Power analysis in practice: specifying values for power analysis parameters

When deciding on statistical power and significance level, it is customary to choose 5% for the significance level and 80% for the statistical power. In the following, we will assume that the significance and power were assigned these values and discuss sample size and effect size.

Calculating effect size for given sample size:

In many cases, the sample size is a function of operations or logistics. For example, if the duration of your A/B tests is limited to one month, then your monthly volume is an upper bound on your sample size.

If we have a value for the sample size (on top of values for alpha and power as discussed above), we can use power analysis to calculate the minimal effect size that can be discovered in a statistical test.

Knowing the minimal effect size enables us to eliminate candidates whose minimal effect is too high, where “too high” is a number that depends on the case at hand. Note that the volume changes between sub-populations; clearly, models of sub-populations with high volume will have an advantage here.

A note on effect size:

Effect size can be many things; it depends on the statistical problem at hand. If we are in a regression problem, the effect size can be the correlation between X and Y. If we perform a t-test to establish the significance of the difference between means, it is common to use the standardized mean difference (SMD), i.e., the difference between means divided by the standard deviation (e.g., Cohen’s d, Glass’s Delta).

Calculating sample size for a given effect size:

Deciding on the effect size can be challenging.
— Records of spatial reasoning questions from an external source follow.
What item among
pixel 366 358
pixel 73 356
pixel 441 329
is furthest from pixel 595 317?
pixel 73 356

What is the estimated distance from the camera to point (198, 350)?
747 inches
In some cases, you can estimate the expected effect size from your experience with the data, your experience training and validating the new model. In other cases, you can use the costs of the training and model replacement process as the minimal effect size (here, you demand a financial justification for replacing the old model). In other cases, the management gives the minimal effect size you need to achieve (for example, a new model needs to perform at least 5% better than the old one).

If you provide the required statistical power, significance level, and effect size, then the power analysis tool can calculate the smallest sample size needed for each of the candidate A/B tests. Ideally, we prefer to do A/B tests that require smaller sample sizes.
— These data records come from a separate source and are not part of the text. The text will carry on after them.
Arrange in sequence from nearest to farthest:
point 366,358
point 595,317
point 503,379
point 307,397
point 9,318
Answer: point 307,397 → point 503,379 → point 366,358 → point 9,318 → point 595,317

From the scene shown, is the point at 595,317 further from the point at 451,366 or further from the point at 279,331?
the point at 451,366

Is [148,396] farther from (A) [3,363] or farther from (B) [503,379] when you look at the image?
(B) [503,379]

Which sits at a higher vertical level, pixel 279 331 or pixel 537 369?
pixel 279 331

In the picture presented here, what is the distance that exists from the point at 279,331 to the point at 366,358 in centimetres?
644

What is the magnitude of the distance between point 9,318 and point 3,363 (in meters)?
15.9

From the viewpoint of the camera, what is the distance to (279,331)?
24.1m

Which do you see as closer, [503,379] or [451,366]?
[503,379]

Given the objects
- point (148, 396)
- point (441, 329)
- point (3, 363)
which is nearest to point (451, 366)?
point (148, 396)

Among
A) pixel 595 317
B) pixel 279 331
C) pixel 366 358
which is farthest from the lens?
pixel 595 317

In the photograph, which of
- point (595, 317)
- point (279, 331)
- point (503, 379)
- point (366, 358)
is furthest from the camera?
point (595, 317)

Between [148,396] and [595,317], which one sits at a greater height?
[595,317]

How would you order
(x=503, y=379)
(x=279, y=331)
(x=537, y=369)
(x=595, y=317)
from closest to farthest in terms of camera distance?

After you have the outputs for all the candidates for A/B testing, you can:

(1) Rank models by their minimal sample size — the best candidate has the smallest sample size.
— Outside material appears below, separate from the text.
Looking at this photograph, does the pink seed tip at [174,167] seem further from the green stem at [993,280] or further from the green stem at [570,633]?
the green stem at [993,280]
(2) Eliminate candidates with an impossible-to-achieve sample size.

A note on sample size:

Many times, the interesting value is the duration of the A/B test rather than the sample size. To report the shortest duration, we need to transform the sample size to time using the volume. As we don’t know the volume during the A/B test in advance, we need to estimate it from historical data.

When using historical data, one needs to consider the following: Is the volume constant over time? If so, then we can easily extrapolate past values into the future. However, usually, this is not the case. We need to consider changes over time (e.g., volume increases with time) and seasonality (e.g., higher volume during specific periods of the year, like the holiday season).

Some final words

As a final remark in this blog, I want to discuss a point that the data science team must convey to the management to avoid false expectations. A significant statistical test is not guaranteed even if you apply the power analysis tool and choose the model replacement in a rigorous methodology.

First, you can find an effect only if it exists. If the new model is not better than the old model, the only way to have a significant statistical test is by making a type 1 error.

Second, even if the statistical power is high (e.g., 80%), we still have a non-zero probability (e.g., 20%) of not finding the effect (i.e., the statistical test will not be significant). A power of 80% implies a 20% (1 in 5 cases) chance that the statistical test will be insignificant even if the new model is better than the old model.